- Directed by: Paul Fraser
- Written by: Will Collins
- Produced by: Rebecca O'Flanagan Robert Walpole
- Starring: Tim Creed; Paul Courtney; T.J. Griffin; Don Wycherley; Kate Ashfield; Sarah Greene;
- Cinematography: P.J. Dillon
- Edited by: Emer Reynolds
- Music by: Richard James
- Release dates: October 11, 2010 (Mill Valley); August 17, 2012 (Ireland);
- Running time: 87 mins.
- Country: Ireland
- Language: English

= My Brothers =

2010 Irish film

My Brothers is a 2010 Irish coming-of-age drama film, directed by Paul Fraser and written by Will Collins. It stars Tim Creed, Paul Courtney, T.J. Griffin, Don Wycherley, Kate Ashfield, and Sarah Greene.

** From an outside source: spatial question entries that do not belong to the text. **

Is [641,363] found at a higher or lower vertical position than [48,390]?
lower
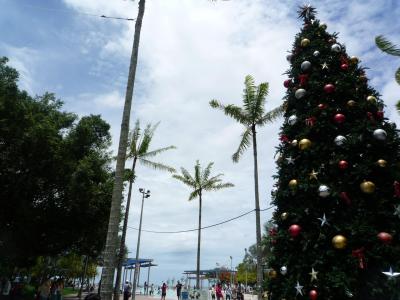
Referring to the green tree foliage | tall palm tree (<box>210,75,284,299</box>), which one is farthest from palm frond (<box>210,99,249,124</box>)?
the green tree foliage

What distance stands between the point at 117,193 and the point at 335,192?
15.1 feet

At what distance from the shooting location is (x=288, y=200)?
6.81m

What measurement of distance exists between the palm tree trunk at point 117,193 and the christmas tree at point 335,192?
3.20 metres

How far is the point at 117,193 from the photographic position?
8.13m

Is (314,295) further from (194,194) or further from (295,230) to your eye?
(194,194)

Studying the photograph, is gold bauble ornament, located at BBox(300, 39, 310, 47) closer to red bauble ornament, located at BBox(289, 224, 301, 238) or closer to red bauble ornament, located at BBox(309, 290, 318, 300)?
red bauble ornament, located at BBox(289, 224, 301, 238)

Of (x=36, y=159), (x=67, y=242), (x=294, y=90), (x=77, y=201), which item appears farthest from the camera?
(x=67, y=242)

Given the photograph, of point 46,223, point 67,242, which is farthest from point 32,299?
point 46,223

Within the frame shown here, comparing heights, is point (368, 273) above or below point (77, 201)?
below

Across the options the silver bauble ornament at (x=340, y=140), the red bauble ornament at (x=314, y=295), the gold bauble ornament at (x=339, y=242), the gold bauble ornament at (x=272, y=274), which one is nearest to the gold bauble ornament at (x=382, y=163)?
the silver bauble ornament at (x=340, y=140)

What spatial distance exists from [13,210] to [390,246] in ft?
64.2

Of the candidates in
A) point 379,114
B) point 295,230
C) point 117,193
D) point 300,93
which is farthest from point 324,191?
point 117,193

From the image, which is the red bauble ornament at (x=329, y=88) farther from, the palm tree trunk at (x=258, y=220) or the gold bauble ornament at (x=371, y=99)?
the palm tree trunk at (x=258, y=220)

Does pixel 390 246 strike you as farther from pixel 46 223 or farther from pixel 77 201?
pixel 46 223
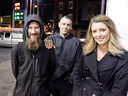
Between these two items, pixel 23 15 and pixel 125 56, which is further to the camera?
pixel 23 15

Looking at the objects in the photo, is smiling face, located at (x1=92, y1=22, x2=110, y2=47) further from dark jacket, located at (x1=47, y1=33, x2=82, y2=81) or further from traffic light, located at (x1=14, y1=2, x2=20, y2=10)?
traffic light, located at (x1=14, y1=2, x2=20, y2=10)

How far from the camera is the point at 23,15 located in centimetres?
981

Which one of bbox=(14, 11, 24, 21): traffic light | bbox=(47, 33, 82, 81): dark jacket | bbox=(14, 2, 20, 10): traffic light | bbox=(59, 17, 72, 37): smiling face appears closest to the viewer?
bbox=(47, 33, 82, 81): dark jacket

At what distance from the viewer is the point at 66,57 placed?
225cm

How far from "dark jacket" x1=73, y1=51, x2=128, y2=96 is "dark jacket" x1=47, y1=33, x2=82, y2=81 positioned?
679mm

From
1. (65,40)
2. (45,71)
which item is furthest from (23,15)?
(45,71)

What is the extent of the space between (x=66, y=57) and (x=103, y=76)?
1006mm

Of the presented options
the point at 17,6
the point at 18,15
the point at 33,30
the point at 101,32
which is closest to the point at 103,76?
the point at 101,32

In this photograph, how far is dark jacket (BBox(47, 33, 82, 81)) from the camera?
2.23m

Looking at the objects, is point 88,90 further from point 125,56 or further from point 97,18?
point 97,18

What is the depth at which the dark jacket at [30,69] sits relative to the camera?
161 centimetres

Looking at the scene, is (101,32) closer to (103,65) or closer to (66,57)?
(103,65)

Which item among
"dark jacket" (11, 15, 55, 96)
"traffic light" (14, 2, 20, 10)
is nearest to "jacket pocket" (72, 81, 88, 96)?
"dark jacket" (11, 15, 55, 96)

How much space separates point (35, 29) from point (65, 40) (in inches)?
30.0
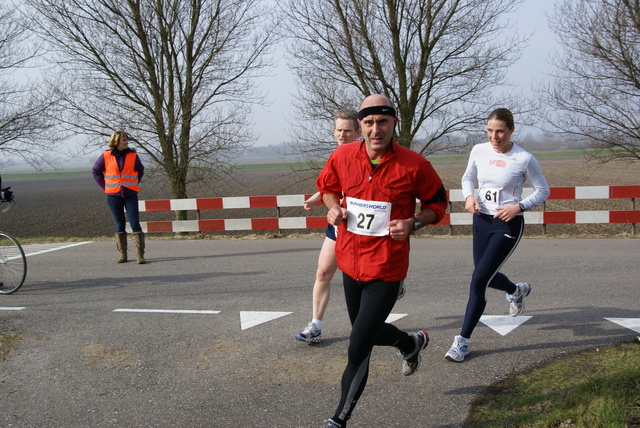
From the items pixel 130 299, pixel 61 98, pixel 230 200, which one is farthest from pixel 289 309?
pixel 61 98

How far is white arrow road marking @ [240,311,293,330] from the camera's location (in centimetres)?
583

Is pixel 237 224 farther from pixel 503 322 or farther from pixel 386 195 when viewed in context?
pixel 386 195

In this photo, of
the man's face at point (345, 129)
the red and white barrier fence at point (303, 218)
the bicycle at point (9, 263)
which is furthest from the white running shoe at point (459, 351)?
the red and white barrier fence at point (303, 218)

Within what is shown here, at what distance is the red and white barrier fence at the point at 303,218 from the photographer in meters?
11.7

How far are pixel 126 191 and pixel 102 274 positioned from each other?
Result: 5.05 feet

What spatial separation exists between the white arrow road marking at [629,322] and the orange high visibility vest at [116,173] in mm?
7277

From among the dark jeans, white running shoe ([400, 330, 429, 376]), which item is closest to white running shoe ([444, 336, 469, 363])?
white running shoe ([400, 330, 429, 376])

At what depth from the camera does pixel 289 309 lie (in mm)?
6371

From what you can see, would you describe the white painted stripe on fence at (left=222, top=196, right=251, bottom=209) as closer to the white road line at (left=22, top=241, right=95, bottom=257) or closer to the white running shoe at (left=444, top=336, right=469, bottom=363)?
the white road line at (left=22, top=241, right=95, bottom=257)

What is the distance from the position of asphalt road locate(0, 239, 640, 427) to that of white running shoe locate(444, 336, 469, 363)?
3.0 inches

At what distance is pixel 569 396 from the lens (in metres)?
3.61

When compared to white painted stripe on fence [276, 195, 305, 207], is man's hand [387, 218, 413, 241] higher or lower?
higher

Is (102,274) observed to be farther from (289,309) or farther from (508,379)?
(508,379)

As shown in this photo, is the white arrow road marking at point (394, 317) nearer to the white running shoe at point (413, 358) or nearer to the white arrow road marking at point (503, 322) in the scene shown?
the white arrow road marking at point (503, 322)
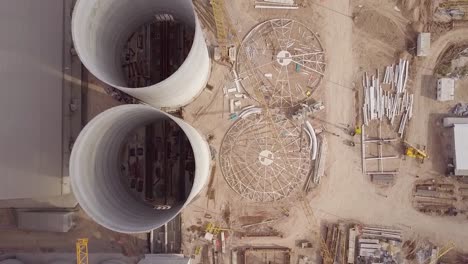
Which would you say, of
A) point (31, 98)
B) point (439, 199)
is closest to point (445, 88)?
point (439, 199)

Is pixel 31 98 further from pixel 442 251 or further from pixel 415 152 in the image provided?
pixel 442 251

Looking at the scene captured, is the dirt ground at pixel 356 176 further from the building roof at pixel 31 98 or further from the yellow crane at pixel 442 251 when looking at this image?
the building roof at pixel 31 98

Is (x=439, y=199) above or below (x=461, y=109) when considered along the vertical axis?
below

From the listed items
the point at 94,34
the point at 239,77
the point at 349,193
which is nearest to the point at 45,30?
the point at 94,34

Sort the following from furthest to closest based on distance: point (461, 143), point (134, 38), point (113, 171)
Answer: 1. point (134, 38)
2. point (461, 143)
3. point (113, 171)

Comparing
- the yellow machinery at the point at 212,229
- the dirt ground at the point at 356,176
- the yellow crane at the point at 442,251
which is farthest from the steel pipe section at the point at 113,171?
the yellow crane at the point at 442,251

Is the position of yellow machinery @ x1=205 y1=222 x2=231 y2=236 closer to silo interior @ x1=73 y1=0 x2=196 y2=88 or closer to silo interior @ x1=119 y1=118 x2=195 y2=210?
silo interior @ x1=119 y1=118 x2=195 y2=210
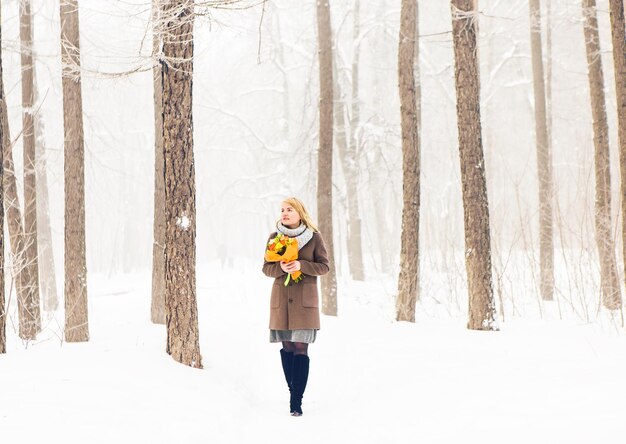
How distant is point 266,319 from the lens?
39.7 feet

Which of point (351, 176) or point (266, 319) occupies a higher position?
point (351, 176)

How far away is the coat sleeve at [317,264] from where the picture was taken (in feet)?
17.9

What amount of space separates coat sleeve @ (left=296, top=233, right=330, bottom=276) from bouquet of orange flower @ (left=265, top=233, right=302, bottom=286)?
10 cm

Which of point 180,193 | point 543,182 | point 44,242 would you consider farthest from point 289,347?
point 44,242

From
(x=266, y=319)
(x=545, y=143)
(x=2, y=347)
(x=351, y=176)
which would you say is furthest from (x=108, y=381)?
(x=351, y=176)

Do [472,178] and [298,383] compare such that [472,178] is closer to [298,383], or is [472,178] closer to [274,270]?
[274,270]

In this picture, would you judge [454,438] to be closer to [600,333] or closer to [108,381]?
[108,381]

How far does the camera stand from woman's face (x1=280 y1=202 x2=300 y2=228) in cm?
554

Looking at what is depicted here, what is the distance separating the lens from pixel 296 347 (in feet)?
18.5

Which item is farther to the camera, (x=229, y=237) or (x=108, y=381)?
(x=229, y=237)

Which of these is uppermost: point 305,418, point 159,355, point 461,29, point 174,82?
point 461,29

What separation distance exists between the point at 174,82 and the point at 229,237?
198 ft

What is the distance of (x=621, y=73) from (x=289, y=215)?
221 inches

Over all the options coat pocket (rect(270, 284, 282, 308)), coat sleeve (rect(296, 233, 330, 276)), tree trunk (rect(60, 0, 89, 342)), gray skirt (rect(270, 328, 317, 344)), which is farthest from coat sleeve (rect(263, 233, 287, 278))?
tree trunk (rect(60, 0, 89, 342))
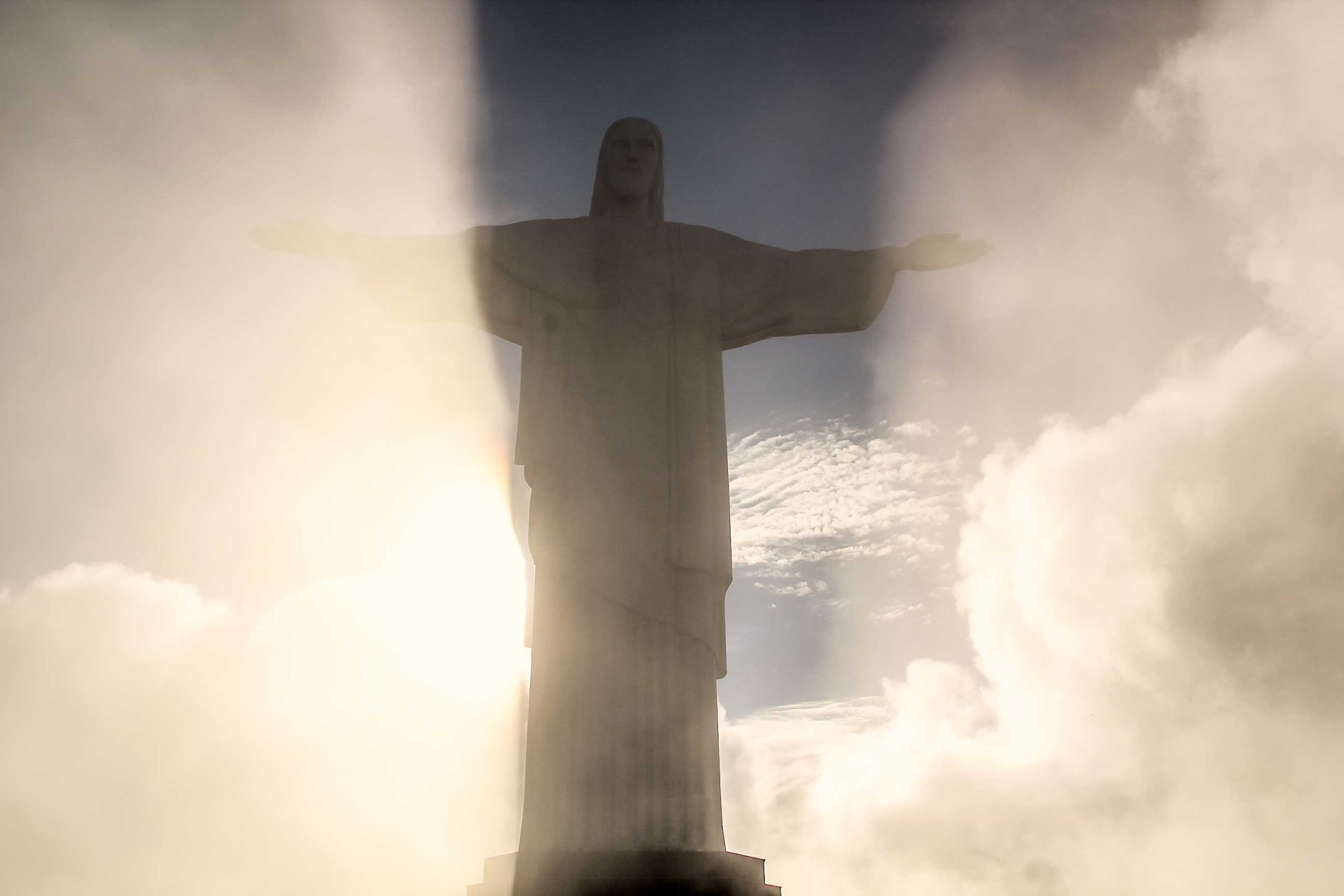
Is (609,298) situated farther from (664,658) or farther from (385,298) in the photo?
(664,658)

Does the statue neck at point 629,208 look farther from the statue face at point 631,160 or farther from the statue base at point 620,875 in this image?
the statue base at point 620,875

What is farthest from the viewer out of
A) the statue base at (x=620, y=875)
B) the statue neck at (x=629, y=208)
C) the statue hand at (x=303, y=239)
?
the statue neck at (x=629, y=208)

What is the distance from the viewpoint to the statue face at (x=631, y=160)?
7.39 m

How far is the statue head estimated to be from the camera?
740 centimetres

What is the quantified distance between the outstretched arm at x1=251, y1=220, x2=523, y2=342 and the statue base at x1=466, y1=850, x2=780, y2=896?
3.81 metres

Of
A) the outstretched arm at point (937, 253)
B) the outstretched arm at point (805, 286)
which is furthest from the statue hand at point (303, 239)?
the outstretched arm at point (937, 253)

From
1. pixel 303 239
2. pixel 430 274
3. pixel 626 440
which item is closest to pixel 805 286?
pixel 626 440

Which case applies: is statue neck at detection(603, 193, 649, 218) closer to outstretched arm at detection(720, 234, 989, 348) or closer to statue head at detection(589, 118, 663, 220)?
statue head at detection(589, 118, 663, 220)

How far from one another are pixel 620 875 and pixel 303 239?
4782mm

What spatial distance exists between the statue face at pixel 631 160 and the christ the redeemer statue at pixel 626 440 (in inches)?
0.6

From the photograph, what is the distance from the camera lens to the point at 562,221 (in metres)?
7.37

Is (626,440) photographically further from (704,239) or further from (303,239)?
(303,239)

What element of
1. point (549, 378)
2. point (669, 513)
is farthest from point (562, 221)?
point (669, 513)

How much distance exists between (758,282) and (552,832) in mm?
4122
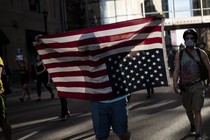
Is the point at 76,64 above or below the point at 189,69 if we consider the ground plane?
above

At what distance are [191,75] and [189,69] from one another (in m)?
0.10

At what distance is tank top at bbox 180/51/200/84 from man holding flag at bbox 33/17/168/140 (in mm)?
1404

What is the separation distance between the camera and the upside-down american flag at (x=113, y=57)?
5.12 m

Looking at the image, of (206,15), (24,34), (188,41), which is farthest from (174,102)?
(206,15)

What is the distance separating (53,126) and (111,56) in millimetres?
4612

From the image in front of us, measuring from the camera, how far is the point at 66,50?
5.45 meters

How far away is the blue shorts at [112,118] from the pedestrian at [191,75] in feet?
5.79

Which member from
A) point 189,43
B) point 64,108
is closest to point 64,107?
point 64,108

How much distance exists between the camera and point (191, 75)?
6.75 meters

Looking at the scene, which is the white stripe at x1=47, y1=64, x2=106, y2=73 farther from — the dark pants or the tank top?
the dark pants

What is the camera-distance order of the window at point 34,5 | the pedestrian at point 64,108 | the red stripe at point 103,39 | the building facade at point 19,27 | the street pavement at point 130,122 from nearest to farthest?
the red stripe at point 103,39
the street pavement at point 130,122
the pedestrian at point 64,108
the building facade at point 19,27
the window at point 34,5

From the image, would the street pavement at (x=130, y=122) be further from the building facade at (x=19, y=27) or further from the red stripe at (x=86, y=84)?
the building facade at (x=19, y=27)

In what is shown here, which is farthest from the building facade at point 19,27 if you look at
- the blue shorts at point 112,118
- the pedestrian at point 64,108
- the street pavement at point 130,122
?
the blue shorts at point 112,118

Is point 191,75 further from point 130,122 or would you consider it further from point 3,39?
point 3,39
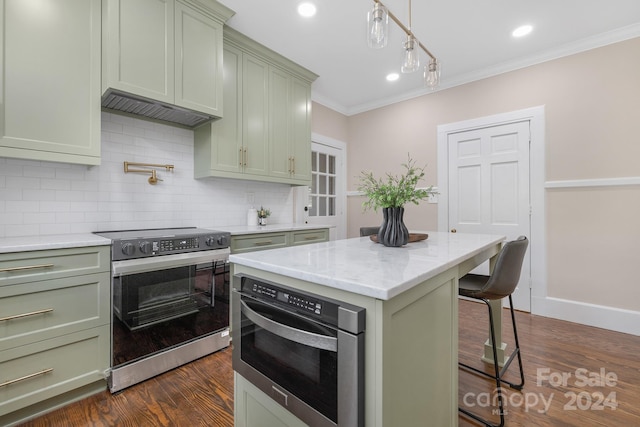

It premiered at the 2010 Mill Valley Film Festival, before being subsequently released in Ireland in 2012.

==Reception==
Metacritic, which uses a weighted average, assigned the film a score of 51 out of 100, based on 4 critics, indicating "mixed or average" reviews.

In a positive 3.5/5 star review, Amber Wilkinson of Eye for Film called the film "a charmer" and elaborated that "its emotional resonance stuck with me". Boyd Van Hoeij of Variety said it "finds the right balance of humor, drama, and genuine pathos".

Meanwhile, Howard Feinstein of Screen Daily lauded the performances of the three children. But Joseph Jon Lanthier of Slant Magazine chided the film for its lack of plot, stating "the film quickly becomes all subtext, no story".